DIRECTIVES
(1) Answer these questions about the review of Pam & Tommy:
(a) How many parts does the Hulu series have?
(b) Which actor plays Rand Gauthier?
(c) What role does Andrew Dice Clay play?
(2) Format every line of the records below as a numbered list, leaving out the blank lines.

-- Start of PAGE --

Roush Review: The Sexy Saga of ‘Pam & Tommy’ Is Colorfully Told

Lily James as Pam, Sebastian Stan as Tommy in Pam & Tommy
Review
Erin Simkin/Hulu

Pam & Tommy

Matt's Rating: rating: 4.0 stars

Stranger than fiction: That’s the allure of any juicy docudrama, embellishing larger-than-life stories for maximum entertainment value. Hulu’s unexpectedly exhilarating eight-part Pam & Tommy does just that, taking the lurid subject matter of a purloined celebrity sex tape and expanding it into a colorful homage to the bygone 1990s—VHS and VCRs, dial-up internet, Tower Records—by way of a genuine love story and a vengeful caper gone sideways.

Lily James and Sebastian Stan are sensational as Pamela Anderson and Tommy Lee, the Baywatch sex kitten and volatile rock star, whose lust-at-first-sight relationship and careers hit the rocks after a graphically intimate video is stolen from their safe and marketed on a newfangled platform called a “website.” The culprit: Rand Gauthier (Seth Rogen, sympathetically nebbishy), a hard-luck carpenter, amateur theologian and former porn actor with an avenging-angel complex whom Tommy foolishly stiffs in one of his fits of immature anger.

Seth Rogen as Rand, Nick Offerman as Miltie, Andrew Dice Clay as Butchie in Pam & Tommy

Kelsey McNeal/Hulu

Rand sees himself as an agent of karma and the sex tape an “instrument of justice,” but after a rollicking reenactment of the burglary, payback works both ways when Rand learns about bootlegging and how hard it is to control anything on the World Wide Web. With sleazy associates like Andrew Dice Clay (as a ruthless loan shark) and Nick Offerman (an unscrupulous porn producer), Rand was always doomed—but for Pam and Tommy, the humiliation cuts deep as the personal becomes public and their hedonistic happiness sours amid a cacophony of tabloid and late-night mockery.

At times the propulsive Pam & Tommy veers into the cartoonish, especially in one lewd interlude depicting Tommy’s druggy conversation with his own legendarily serpentine (how should we put it) endowment. Pamela’s trajectory from Playboy Playmate discovery to Marilyn Monroe wannabe in a tight red swimsuit is, thankfully, more sensitively portrayed, and James makes the most of it.

-- End of PAGE --
-- Start of EXERCISE MATERIAL --

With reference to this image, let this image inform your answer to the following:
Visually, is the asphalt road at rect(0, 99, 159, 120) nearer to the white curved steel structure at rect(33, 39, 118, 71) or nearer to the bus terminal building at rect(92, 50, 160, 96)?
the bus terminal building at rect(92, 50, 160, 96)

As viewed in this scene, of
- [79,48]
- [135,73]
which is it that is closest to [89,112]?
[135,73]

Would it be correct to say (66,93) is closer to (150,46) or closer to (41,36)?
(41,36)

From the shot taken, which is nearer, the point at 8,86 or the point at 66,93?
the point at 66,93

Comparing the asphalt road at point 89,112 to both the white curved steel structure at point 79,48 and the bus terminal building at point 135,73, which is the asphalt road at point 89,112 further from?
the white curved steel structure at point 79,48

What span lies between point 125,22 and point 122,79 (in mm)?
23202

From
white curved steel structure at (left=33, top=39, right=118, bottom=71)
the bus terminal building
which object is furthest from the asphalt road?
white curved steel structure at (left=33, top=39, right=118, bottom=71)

-- End of EXERCISE MATERIAL --

ANSWER LIST
(1)
(a) Eight.
(b) Seth Rogen.
(c) A ruthless loan shark.

(2)
1. With reference to this image, let this image inform your answer to the following:
2. Visually, is the asphalt road at rect(0, 99, 159, 120) nearer to the white curved steel structure at rect(33, 39, 118, 71) or nearer to the bus terminal building at rect(92, 50, 160, 96)?
3. the bus terminal building at rect(92, 50, 160, 96)
4. As viewed in this scene, of
5. - [79,48]
6. - [135,73]
7. which is it that is closest to [89,112]?
8. [135,73]
9. Would it be correct to say (66,93) is closer to (150,46) or closer to (41,36)?
10. (41,36)
11. From the shot taken, which is nearer, the point at 8,86 or the point at 66,93?
12. the point at 66,93
13. Comparing the asphalt road at point 89,112 to both the white curved steel structure at point 79,48 and the bus terminal building at point 135,73, which is the asphalt road at point 89,112 further from?
14. the white curved steel structure at point 79,48
15. What span lies between point 125,22 and point 122,79 (in mm)?
16. 23202
17. From
18. white curved steel structure at (left=33, top=39, right=118, bottom=71)
19. the bus terminal building
20. which object is furthest from the asphalt road?
21. white curved steel structure at (left=33, top=39, right=118, bottom=71)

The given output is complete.